**READING TEXT:**
== Segment start ==
Guide
How to Scrape Mobile App Data (API Reverse Engineering)
Learn how to reverse engineer mobile app APIs to extract data. Covers traffic interception with mitmproxy, API analysis, and Python implementation.
Many valuable datasets are only accessible through mobile apps. By intercepting and reverse engineering their API calls, you can extract this data programmatically.
The Process Overview
- Intercept traffic between the mobile app and its servers
- Analyze the API endpoints, authentication, and data format
- Reproduce the requests in Python
Step 1: Set Up mitmproxy
mitmproxy is the standard tool for intercepting mobile app traffic.
pip install mitmproxy
mitmproxy --listen-port 8080
Configure your phone to use your computer as a proxy:
- Set HTTP proxy to your computer's IP, port 8080
- Install the mitmproxy CA certificate from http://mitm.it on your phone
Step 2: Capture and Analyze API Calls
Open the target app and perform the actions you want to scrape. mitmproxy captures all HTTPS traffic.
# Save interesting requests to a file with a mitmproxy addon
# save_requests.py
from mitmproxy import http
import json
def response(flow: http.HTTPFlow):
if "api.targetapp.com" in flow.request.url:
data = {
"url": flow.request.url,
"method": flow.request.method,
"headers": dict(flow.request.headers),
"request_body": flow.request.text,
"response_status": flow.response.status_code,
"response_body": flow.response.text[:2000]
}
with open("captured_apis.jsonl", "a") as f:
f.write(json.dumps(data) + "\n")
Run it: mitmproxy -s save_requests.py
Step 3: Reproduce in Python
Once you identify the API endpoints, reproduce them.
import requests
import hashlib
import time
class MobileAppScraper:
def __init__(self):
self.session = requests.Session()
self.base_url = "https://api.targetapp.com/v2"
== Segment end ==
**SUPPLIED MATERIAL:**
== Segment start ==
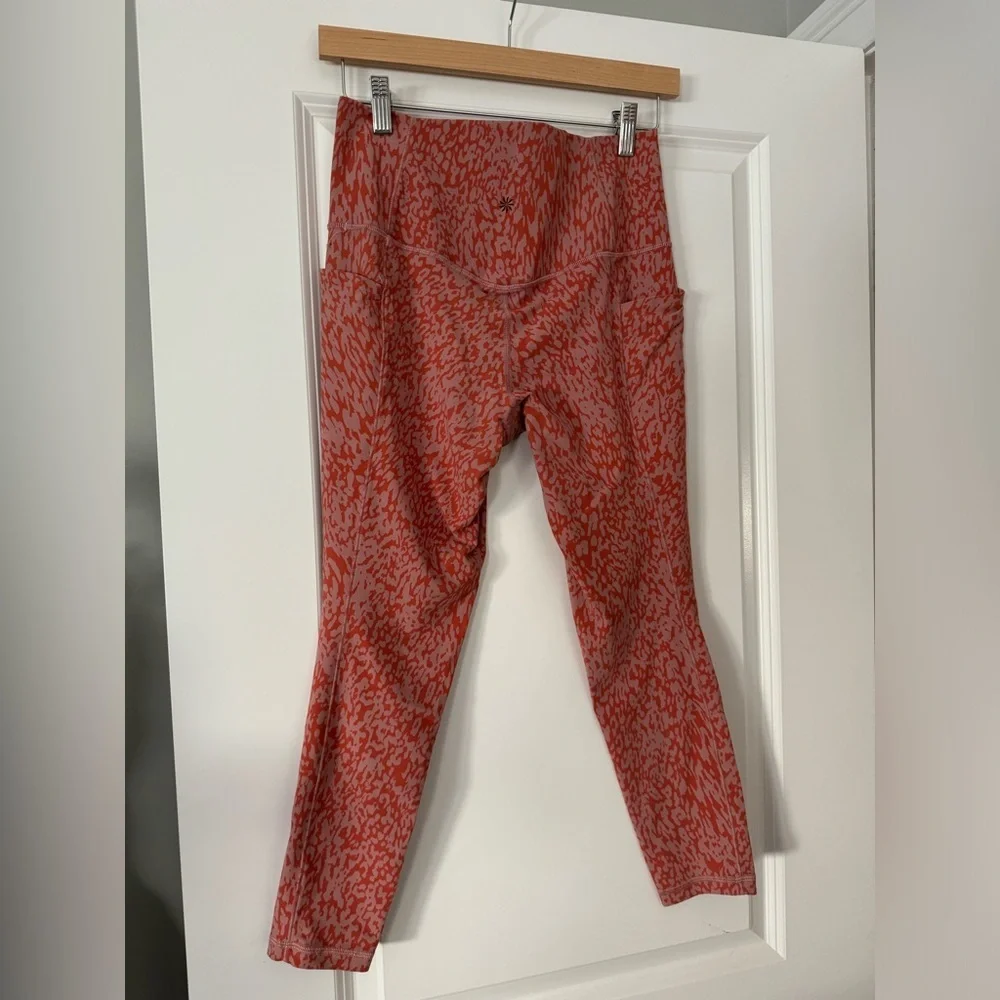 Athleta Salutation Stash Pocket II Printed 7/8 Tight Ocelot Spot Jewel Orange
== Segment end ==
== Segment start ==
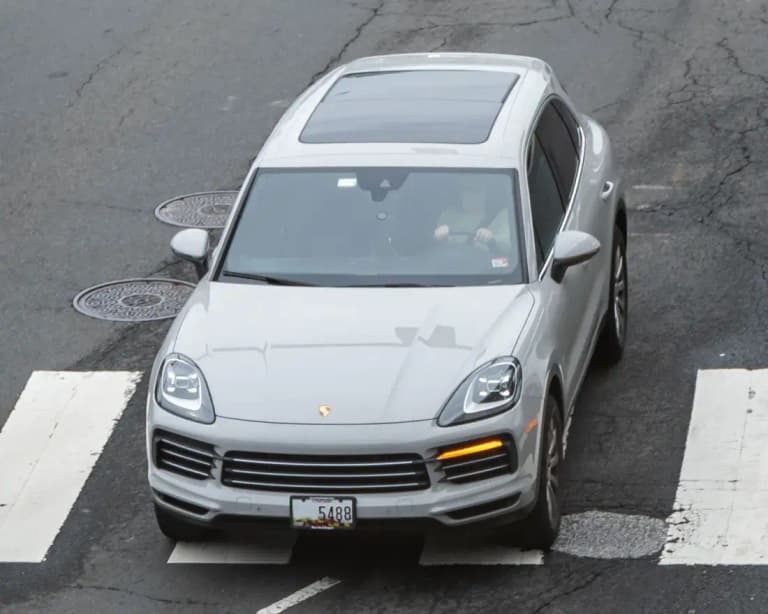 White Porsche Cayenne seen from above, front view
== Segment end ==
**WHAT TO PRODUCE:**
In the mobile app scraping guide, which file does the mitmproxy addon append captured requests to?

**RESPONSE TO THE EXERCISE:**
captured_apis.jsonl